At the beginning of life children are entirely embedded in the processes which build up the body. They are also fully dependent on their human and sensory environment. They start out on their earthly path by expressing in everything they do: "I do not want to remain as I am! I want to be like the grown-ups!"
Bodily growth itself expresses the fact that development towards maturity is not linear, for each phase is accompanied by its own possibilities and crises. The change of teeth and puberty are two marked events which hint at interruptions and turning points and thus divide the life of the child roughly into three parts each of which has its own specific subdivisions:
- The first phase: infancy up to the change of teeth.
- The second phase: from the change of teeth to puberty, i.e. the schoolchild proper.
- The third phase: from puberty to maturity, i.e. secondary school and young adulthood.
It would be wrong to see this as a rigid scheme, however.
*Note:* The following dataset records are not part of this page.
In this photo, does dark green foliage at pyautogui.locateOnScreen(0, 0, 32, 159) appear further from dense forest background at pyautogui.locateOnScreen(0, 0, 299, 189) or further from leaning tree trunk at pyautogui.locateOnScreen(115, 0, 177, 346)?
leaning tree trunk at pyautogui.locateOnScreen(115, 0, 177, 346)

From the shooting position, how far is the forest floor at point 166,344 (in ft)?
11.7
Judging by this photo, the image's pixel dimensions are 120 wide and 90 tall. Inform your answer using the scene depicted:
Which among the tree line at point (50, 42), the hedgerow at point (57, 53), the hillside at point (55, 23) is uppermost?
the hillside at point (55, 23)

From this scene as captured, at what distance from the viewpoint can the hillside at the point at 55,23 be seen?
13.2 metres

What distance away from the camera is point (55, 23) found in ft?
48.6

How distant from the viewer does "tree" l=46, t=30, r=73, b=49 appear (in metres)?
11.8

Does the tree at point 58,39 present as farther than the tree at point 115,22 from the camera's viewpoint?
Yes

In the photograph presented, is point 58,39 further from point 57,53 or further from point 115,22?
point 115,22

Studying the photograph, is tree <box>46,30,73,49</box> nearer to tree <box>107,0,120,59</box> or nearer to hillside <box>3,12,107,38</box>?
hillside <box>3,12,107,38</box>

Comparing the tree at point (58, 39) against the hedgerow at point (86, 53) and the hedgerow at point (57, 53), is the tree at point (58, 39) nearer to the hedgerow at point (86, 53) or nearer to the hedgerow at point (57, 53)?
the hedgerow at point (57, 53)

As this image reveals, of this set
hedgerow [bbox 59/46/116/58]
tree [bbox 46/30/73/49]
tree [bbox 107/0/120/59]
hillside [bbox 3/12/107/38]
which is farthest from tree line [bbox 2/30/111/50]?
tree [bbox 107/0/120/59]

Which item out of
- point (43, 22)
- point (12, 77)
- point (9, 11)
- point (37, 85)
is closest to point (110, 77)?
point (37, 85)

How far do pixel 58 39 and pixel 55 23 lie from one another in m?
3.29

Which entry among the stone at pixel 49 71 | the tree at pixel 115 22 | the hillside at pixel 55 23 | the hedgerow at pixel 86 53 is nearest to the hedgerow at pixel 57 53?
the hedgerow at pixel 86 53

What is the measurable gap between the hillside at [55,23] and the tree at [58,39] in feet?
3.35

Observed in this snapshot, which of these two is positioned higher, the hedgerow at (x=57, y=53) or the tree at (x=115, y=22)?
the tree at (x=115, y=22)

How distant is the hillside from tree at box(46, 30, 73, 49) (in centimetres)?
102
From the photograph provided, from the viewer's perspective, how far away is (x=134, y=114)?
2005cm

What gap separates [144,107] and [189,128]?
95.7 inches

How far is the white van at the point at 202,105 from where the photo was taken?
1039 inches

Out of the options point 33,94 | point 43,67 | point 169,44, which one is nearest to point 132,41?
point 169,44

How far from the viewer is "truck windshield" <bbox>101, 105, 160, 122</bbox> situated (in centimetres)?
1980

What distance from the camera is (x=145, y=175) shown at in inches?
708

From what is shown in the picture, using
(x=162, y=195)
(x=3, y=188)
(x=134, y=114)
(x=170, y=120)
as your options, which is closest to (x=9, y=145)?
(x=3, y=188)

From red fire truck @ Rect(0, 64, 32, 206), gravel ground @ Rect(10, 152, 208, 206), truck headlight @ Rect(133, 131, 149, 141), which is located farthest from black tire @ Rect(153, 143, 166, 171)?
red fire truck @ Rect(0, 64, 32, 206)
Any theory of fixed phases is quite rightly unacceptable in current educational science since such a theory contradicts living reality. On the other hand every physical change expresses a step forward in soul/spiritual development, as Jean Piaget has shown. (Jean Piaget and Bärbel Inhelder, 1969, "The psychology of the child." New York: Basic Books, original work published 1966. Jean Piaget, "The Essential Piaget", published by Jason Aronson, 1995.) We can only bring up children in the right way if we know what constitution is specific to a particular age. So apart from studying anthropology and psychology it is essential and indispensable to exercise unprejudiced observation.
In turning to a consideration of the specific qualities that prevail at different ages we must first point to Steiner's discovery of the different function systems in the human being: The motor functions belong to what has been termed the realm of the limbs and metabolism. Every movement is a bodily expression of the will. The rhythmical system - breathing and circulation - is the bodily expression of a human being who experiences and feels; fear, joy, pain and so on affect breathing and pulse. The system of nerves and senses, the consciousness pole as such, has its centre in the region of the head (brain). It corresponds with the activity of knowing. A human being is only healthy when all three systems work together and form a whole. We can all experience the benefits of a brisk walk after concentrated work at the computer which exercises only the head. If we want to concentrate our thoughts after a substantial meal we have to overcome a good deal of resistance. We are healthy when none of the three systems permanently suppresses the others.
It is possible to relate these three systems sequentially to the three phases mentioned above. Before the change of teeth children as beings of emotional "will" live primarily in their movements. Even their senses, their speech and thinking, are linked to movement and are thus for the most part bound up with the body. This is illustrated by the way in which four-year-olds, for example, immediately want to transpose anything they see or hear into movements of their own. This is how they learn to speak and also how they begin to play. It is impossible to imagine children prior to the change of teeth sitting with arms folded waiting for a meal to begin. Perception immediately triggers a will activity of the limbs. Inner and outer movement are still entirely intermingled.
Then, once the teeth have changed, inner movement begins to extricate itself from outer movement. A space of inner experience begins to form, which indicates that the rhythmical system is emancipating itself from the system of the limbs. This is also the age when the harmonious 1:4 ratio of breath to pulse begins to establish itself. Finally, when puberty is reached thinking begins to assert its independence. Human beings wake up in the exercise of their critical faculty, their voice deepens, their limbs grow heavy. It is as though the youngsters have finally arrived on the earth and are searching to find their individual personality. Needless to say, this involves a good many symptoms of transition as earlier experiences re-echo and future conditions are anticipated. The principal is that children wake up first in their limbs, then in the middle system connected with feelings and experiences, and finally in their head, the seat of critical thinking.
Since the human being forms a totality there are inner links between moving, speaking and thinking. These links have been largely confirmed by the immense progress made in brain research during the final decades of the twentieth century. An original and very readable summary can be found in Frank R. Wilson's "The Hand: How Its Use Shapes the Brain, language, and Human Culture", New York: Pantheon, 1998.
At every phase the human being is a totality which differs from the earlier and later stages of development in the way the three systems relate to one another and thus to the subject undergoing the development.
By and large we can say that moving, speaking and thinking are intimately bound up together in the small child; they are stimulated by the environment as it is perceived by the senses and absorbed and developed by means of imitation. As the child grows older he or she becomes increasingly capable of utilizing these three main functions independently of on another.